Yazılı soru 1:
Sivil darbe üzerine olan köşe yazısına göre şu soruları cevaplayın:
(a) Yazar, hangi tarih bitmeden "kazandık diyenler sevinmesin" diyebildiğini belirtiyor?
(b) Birkaç saat içinde kaç kişiden fazlası derdest edildi?
(c) Boş teneke ile gürültü yapmaya örnek olarak hangi dava anılıyor?
Yazılı soru 2:
Girdilerde "What is the distance" ifadesinin geçtiği satırdan başlayarak girdilerin sonuna kadar olan satırları aynen aktarın. İki uçtaki satırlar da dahil olsun.

Ayşenur Arslan
Sivil darbenin kazananları kaybedenleri
Kaç darbe gördüm.. Kaç davada yargılandım... Biliyorum ki mevsimler dönüyor. Hak sonunda yerini buluyor. O yüzden, daha 19 Mart bitmeden “kazandık diyenler sevinmesin” diyebiliyorum.
* Başta Erdoğan ve kurmayları: Öcalan’ın kapısını pencerelerini açarak başlattıkları -adı konmamış- süreçle barış umudundan söz etti. Ne var ki daha yol haritası konuşulurken iç barış berhava edildi. Cumhuriyetin kurucu, bugünün ana muhalefet partisinden örgüt çıkartmak.. Ekrem İmamoğlu’nu o örgütün lideri ilan etmek.. Birkaç saat içinde 100’den fazla kişiyi bir polis ordusu eşliğinde derdest etmek.. Bırakın bizleri, çocuklarınıza izah edemeyeceksiniz. Edemezsiniz. Biraz daha soğukkanlı davranabilseydiniz.. “Ahmak” davası gibi bir sürü boş teneke ile gürültü yapmasaydınız belki en azından size vaktiyle oy vermiş olanları ikna edebilirdiniz bugün. Ama bugün, 19 Mart 2025 günü dost düşman anladı ki; çok telaşlısınız, CHP’nin sizi geçmesinden çok kaygılısınız, bu yüzden yasa hukuk demokrasi falan dinlemeden polis gücüyle istediğinizi yaptırıyorsunuz. Korkunuz adeta somut bir koku gibi. Çelik bariyerleri, hatta sınırları aşarak üzerinize siniyor. İşte bu yüzden.. Size inanmış olanlara bile “ne oluyor” dedirtiyorsunuz.

Seçilmiş girdiler:
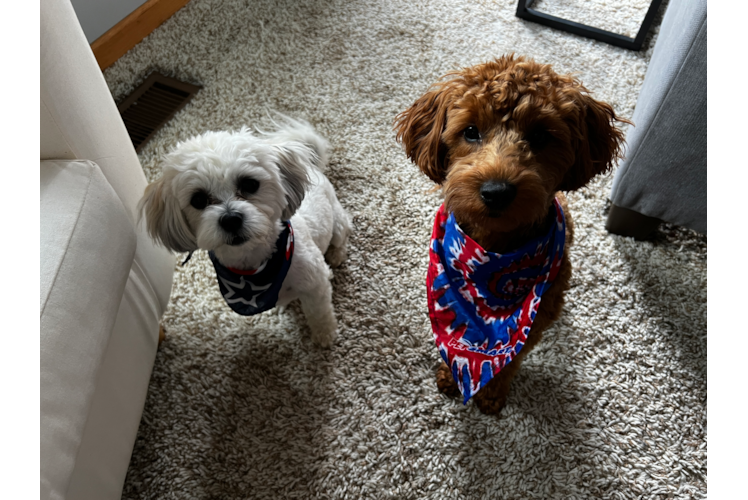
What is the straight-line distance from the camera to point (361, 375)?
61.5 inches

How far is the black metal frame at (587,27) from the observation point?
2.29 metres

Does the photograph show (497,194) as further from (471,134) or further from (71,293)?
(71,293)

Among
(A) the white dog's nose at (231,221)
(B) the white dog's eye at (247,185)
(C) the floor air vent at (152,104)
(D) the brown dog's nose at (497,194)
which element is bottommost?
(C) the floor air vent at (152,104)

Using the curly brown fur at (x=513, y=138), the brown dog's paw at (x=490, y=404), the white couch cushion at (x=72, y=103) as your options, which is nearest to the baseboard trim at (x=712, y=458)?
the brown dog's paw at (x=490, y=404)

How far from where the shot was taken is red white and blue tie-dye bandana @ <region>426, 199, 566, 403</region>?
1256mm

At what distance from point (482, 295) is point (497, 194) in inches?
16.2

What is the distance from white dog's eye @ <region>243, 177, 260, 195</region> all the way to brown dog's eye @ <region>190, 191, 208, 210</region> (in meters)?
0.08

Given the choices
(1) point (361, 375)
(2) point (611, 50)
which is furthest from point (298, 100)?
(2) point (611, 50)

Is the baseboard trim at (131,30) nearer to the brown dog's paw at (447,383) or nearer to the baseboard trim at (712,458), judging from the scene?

Ayrıntılı çözüm 1:
(a) 19 Mart
(b) 100'den fazla kişi
(c) "Ahmak" davası

Ayrıntılı çözüm 2:
What is the distance from white dog's eye @ <region>243, 177, 260, 195</region> all the way to brown dog's eye @ <region>190, 191, 208, 210</region> (in meters)?
0.08

Given the choices
(1) point (361, 375)
(2) point (611, 50)
which is furthest from point (298, 100)?
(2) point (611, 50)

Is the baseboard trim at (131,30) nearer to the brown dog's paw at (447,383) or nearer to the baseboard trim at (712,458), judging from the scene?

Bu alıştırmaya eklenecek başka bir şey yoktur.